Lettre de motivation

Madame, Monsieur (je ne sais pas pourquoi on ne dit jamais Mademoiselle, peut-être pour faire comme les présentateurs de JT).

Madame, Monsieur donc, actuellement en poste mais quelque peu en prison, dans une boite où je deviens aussi sec qu’un saucisson, qu’un raisin, qu’un coup, je tente de simplement faire (à défaut de rayonner) ce pour quoi j’ai été embauché : satisfaire le client. Malheureusement, ce que j’aime faire, les contacts noués, les relations confiantes, écrire des pages, tout cela est sacrifié sur l’autel du cercle du copinage. Toute compétence, tout effort, tout mérite semble se heurter à des choses qui ne sont désormais plus si secrètes où semblent régner le cul et la b…Itérativement, je sens mon sang bouillir face à l’incompétence de personnes nouvellement embauchées comme ça, l’air de rien, sorties de nulle part auxquelles il m’est m’est soudainement enjoint de livrer respect et déférence, au lieu de donner à mon cerveau de quoi frémir, de s’enivrer de stratégies, de développement, de perspectives. Au lieu de cela, ce cœur à l’ouvrage en plein naufrage regarde l’œuvre jusque-là accomplie cuire, et s’assécher. Les managers fraîchement entrés, d’on ne sait où, comme de retour du désert, prennent, entrée, plat, dessert. Ils se gavent de tout et tout ce qui nous était interdit jusque-là leur devient autorisé ma foi.
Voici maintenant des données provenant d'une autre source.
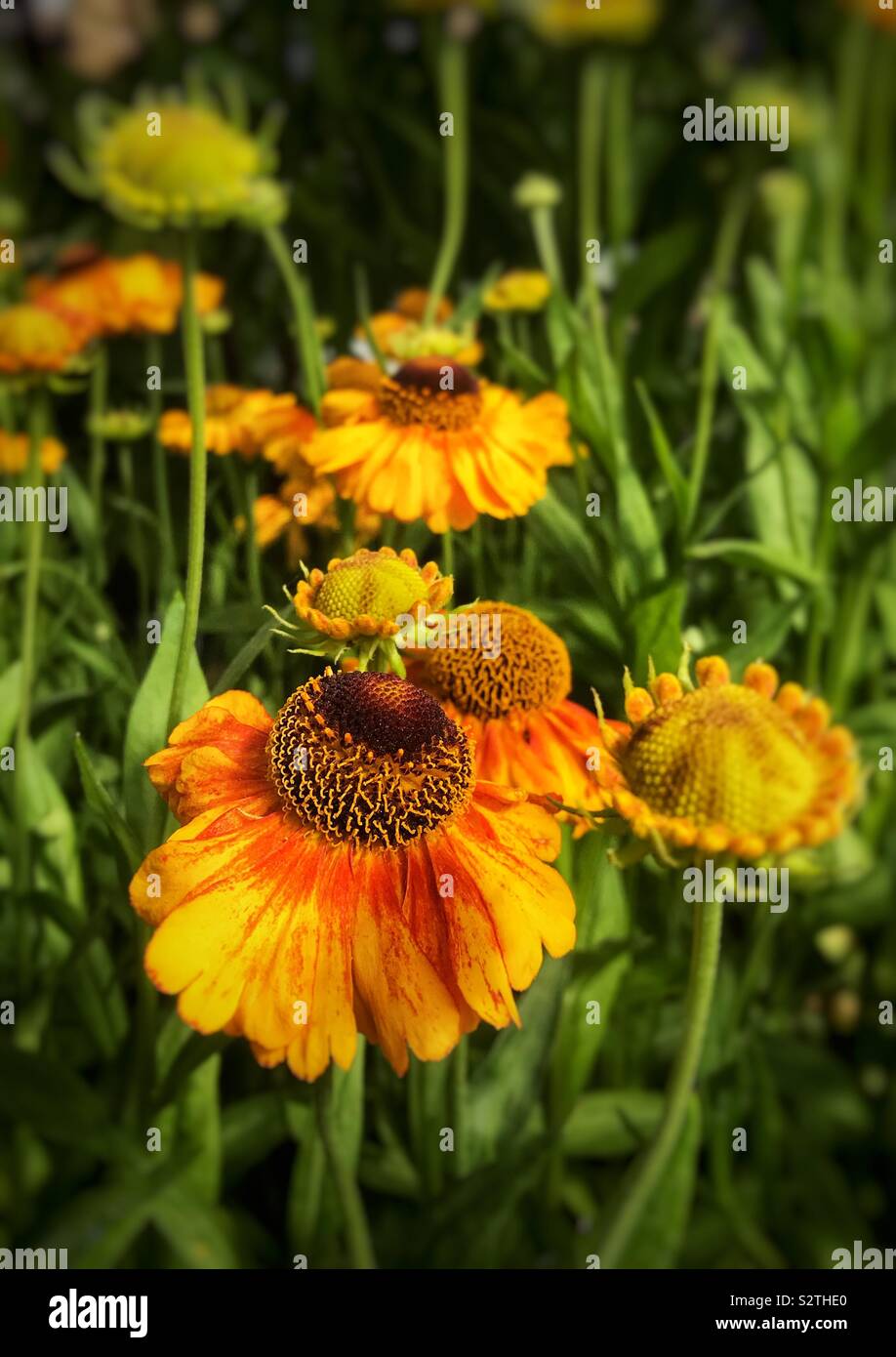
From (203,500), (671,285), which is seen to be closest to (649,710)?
(203,500)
Oh Madame, Monsieur, et allez, Mademoiselle, votre annonce me fait pousser des ailes, tout ce qui y est décrit respire le travail sain, la valeur, la qualité. Et en plus y’a des RTT…

J’évolue sur des échiquiers politiques, des situations mouvantes, savoureuses et audacieuses. Ô que j’aime ça, que j’aime mon job. Je respire en externe avec mes interlocuteurs des oxygènes bien meilleurs, ils ne se doutent pas qu’à l’intérieur, c’est le vomi, le placement des maîtresses, des amis, des petites sœurs. J’évolue parmi les zombis, c’est walking dead, talking bed, dénoncer le cercle, c’est se prendre le couvercle. Le zob a raison de mon job, ça y est je suis identifié irrespectueux et rebelle.

Moi qui ai fait du droit par amour. Non pas par amour du droit mais par amour de celle qui épousait ce cursus, j’ai toujours pensé que le cœur était le meilleur des aiguillages. Pauvre con, je le pense encore à mon âge. Je serai toujours trop jeune et trop naïf pour penser que le cul, vieille vérité, peut valoir CV. Je suis un compétiteur de feu, mais ma race est supplantée par les mangeuses de… Que faut-il faire ?

Madame, Monsieur, Mademoiselle, j’aime votre annonce de serveur, j’aime le service avec le cœur, et je prendrais si vous me boudez sachez-le, tout poste de balayeur ou d’éboueur, et tant pis pour le salaire et la galère infâme, car je ne me vois faire chaque jour qu’un bel usage de mon âme.